-- Work item --
Output must consist only of the lines of the material below from the one with "Arthur Harry Church" through the one with "Mimicry, Mimétisme; Rémy", each reproduced exactly; no pictures belong in it.

-- Source records --
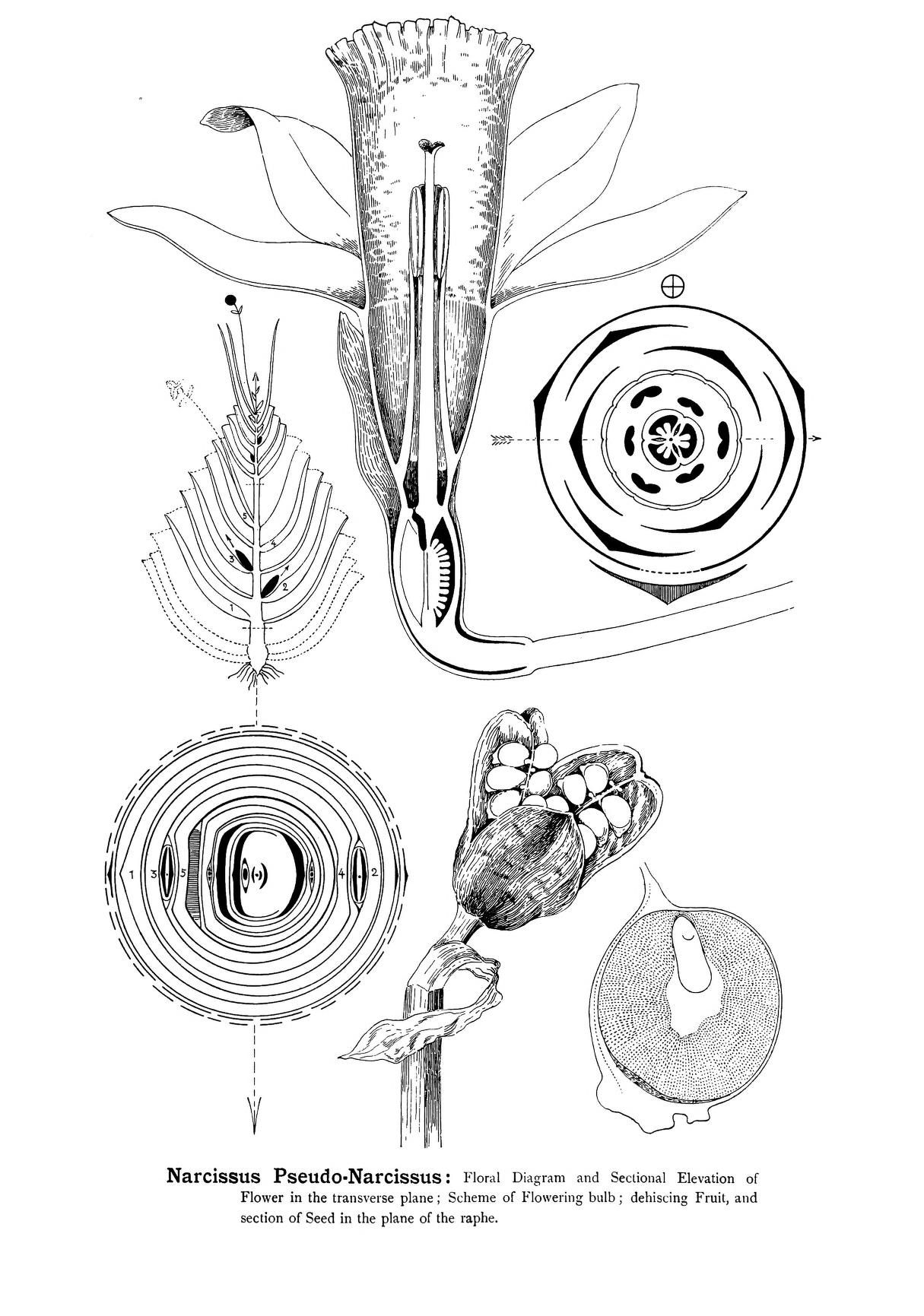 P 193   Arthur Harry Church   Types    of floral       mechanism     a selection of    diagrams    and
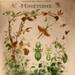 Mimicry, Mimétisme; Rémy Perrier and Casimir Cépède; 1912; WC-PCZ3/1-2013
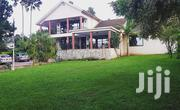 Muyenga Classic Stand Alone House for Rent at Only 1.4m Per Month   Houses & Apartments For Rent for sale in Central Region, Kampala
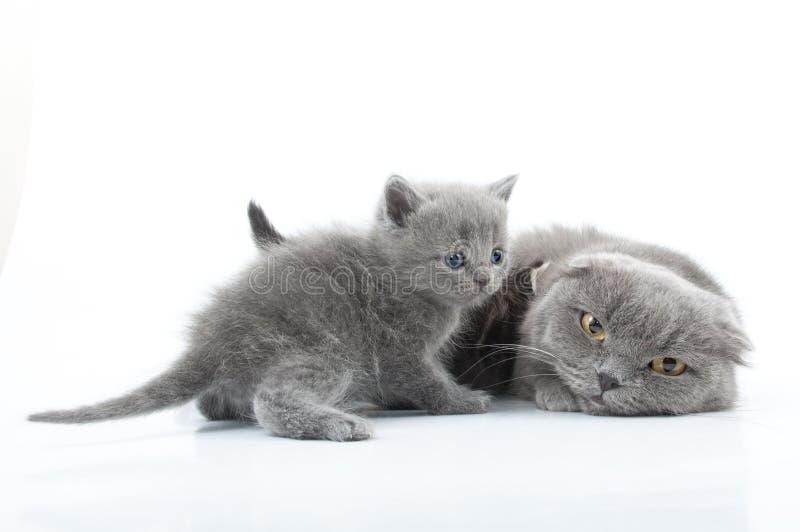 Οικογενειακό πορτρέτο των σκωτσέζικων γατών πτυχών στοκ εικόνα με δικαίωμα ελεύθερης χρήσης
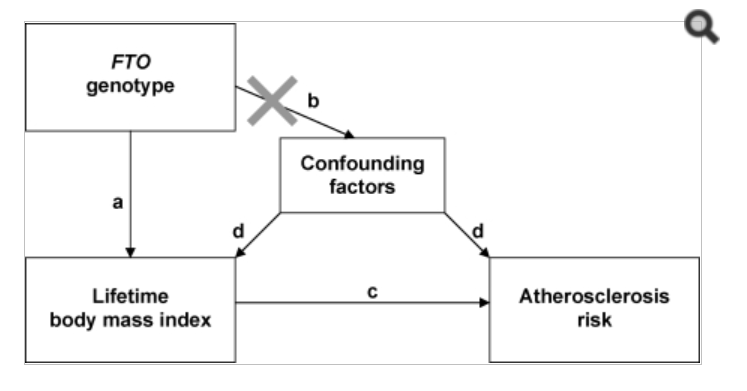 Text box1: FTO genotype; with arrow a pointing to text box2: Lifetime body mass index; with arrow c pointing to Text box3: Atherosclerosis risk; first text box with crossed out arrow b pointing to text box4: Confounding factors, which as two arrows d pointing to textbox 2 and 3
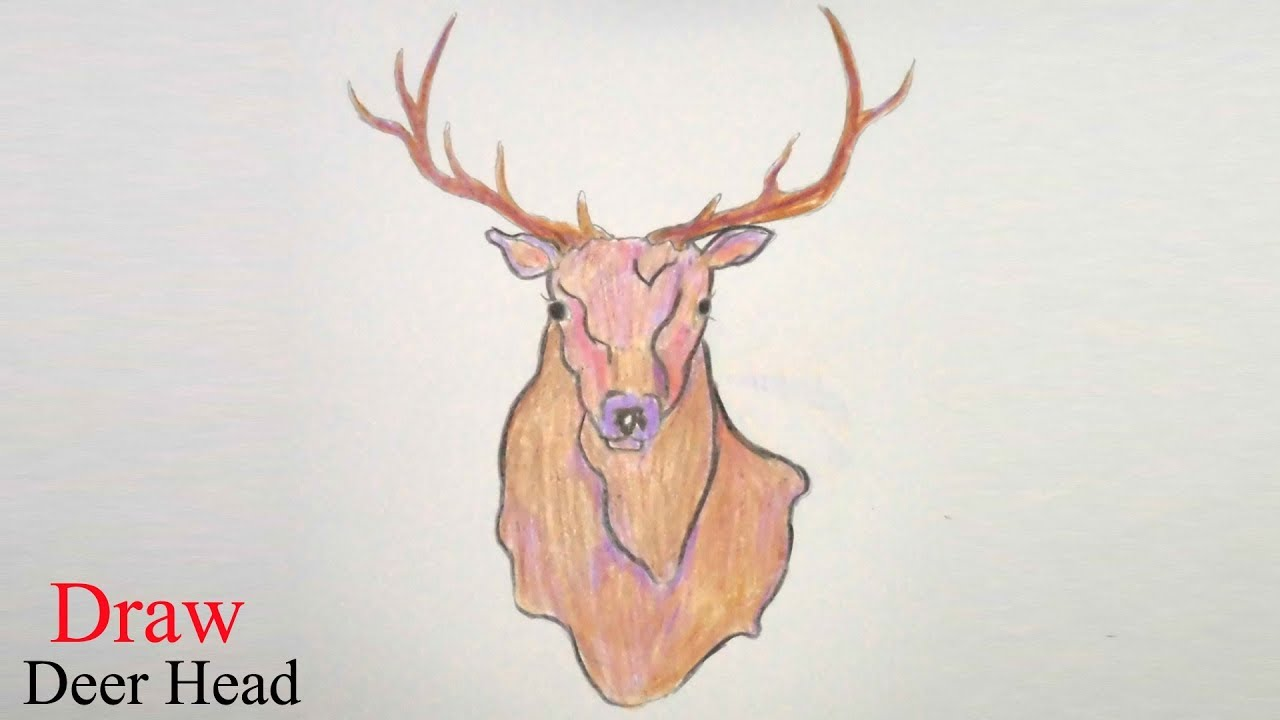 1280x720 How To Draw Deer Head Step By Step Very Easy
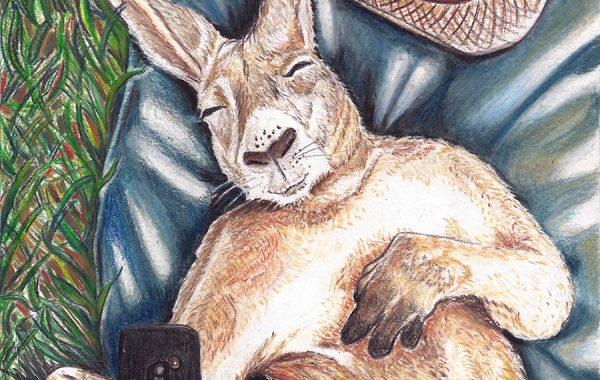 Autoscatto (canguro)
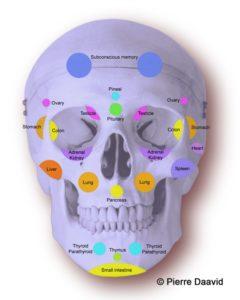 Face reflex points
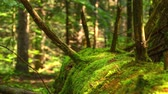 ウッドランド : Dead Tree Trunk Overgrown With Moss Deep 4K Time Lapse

==

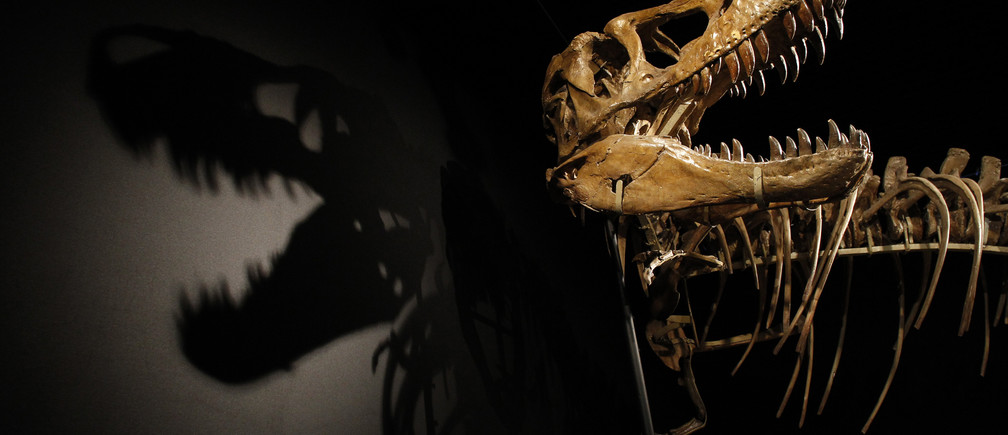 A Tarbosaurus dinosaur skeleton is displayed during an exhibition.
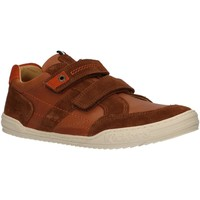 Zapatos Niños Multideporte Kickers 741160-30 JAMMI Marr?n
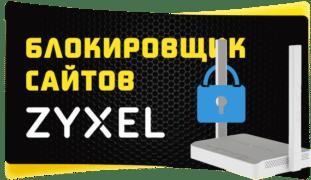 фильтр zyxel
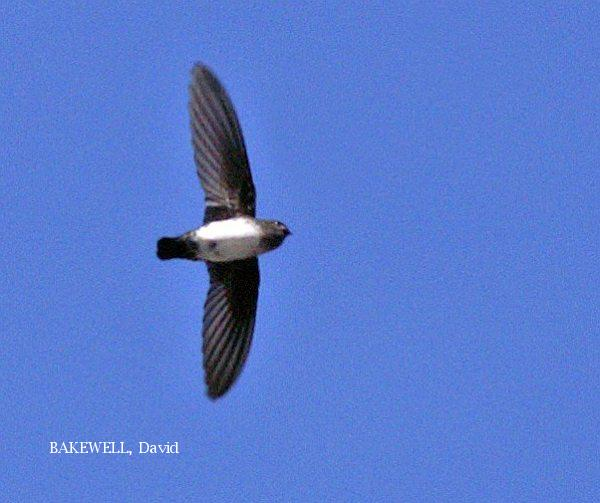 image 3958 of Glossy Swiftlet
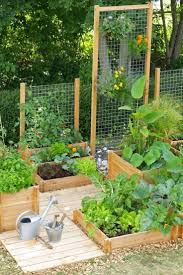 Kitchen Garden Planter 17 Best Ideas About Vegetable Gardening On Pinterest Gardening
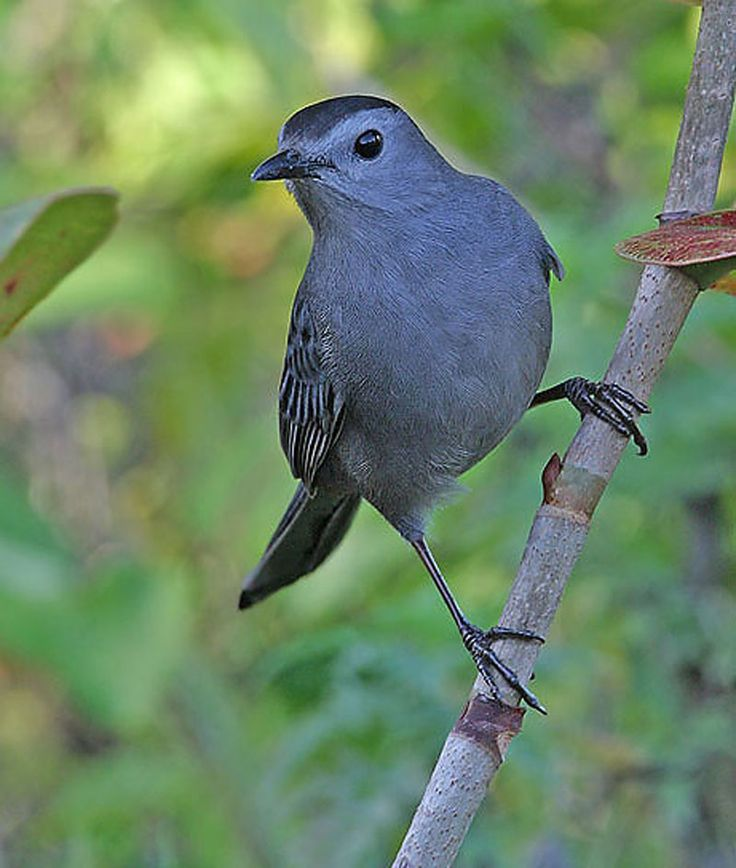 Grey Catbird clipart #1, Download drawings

* * *

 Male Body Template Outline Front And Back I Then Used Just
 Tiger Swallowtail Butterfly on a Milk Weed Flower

-- Output for this exercise --
 P 193   Arthur Harry Church   Types    of floral       mechanism     a selection of    diagrams    and
 Mimicry, Mimétisme; Rémy Perrier and Casimir Cépède; 1912; WC-PCZ3/1-2013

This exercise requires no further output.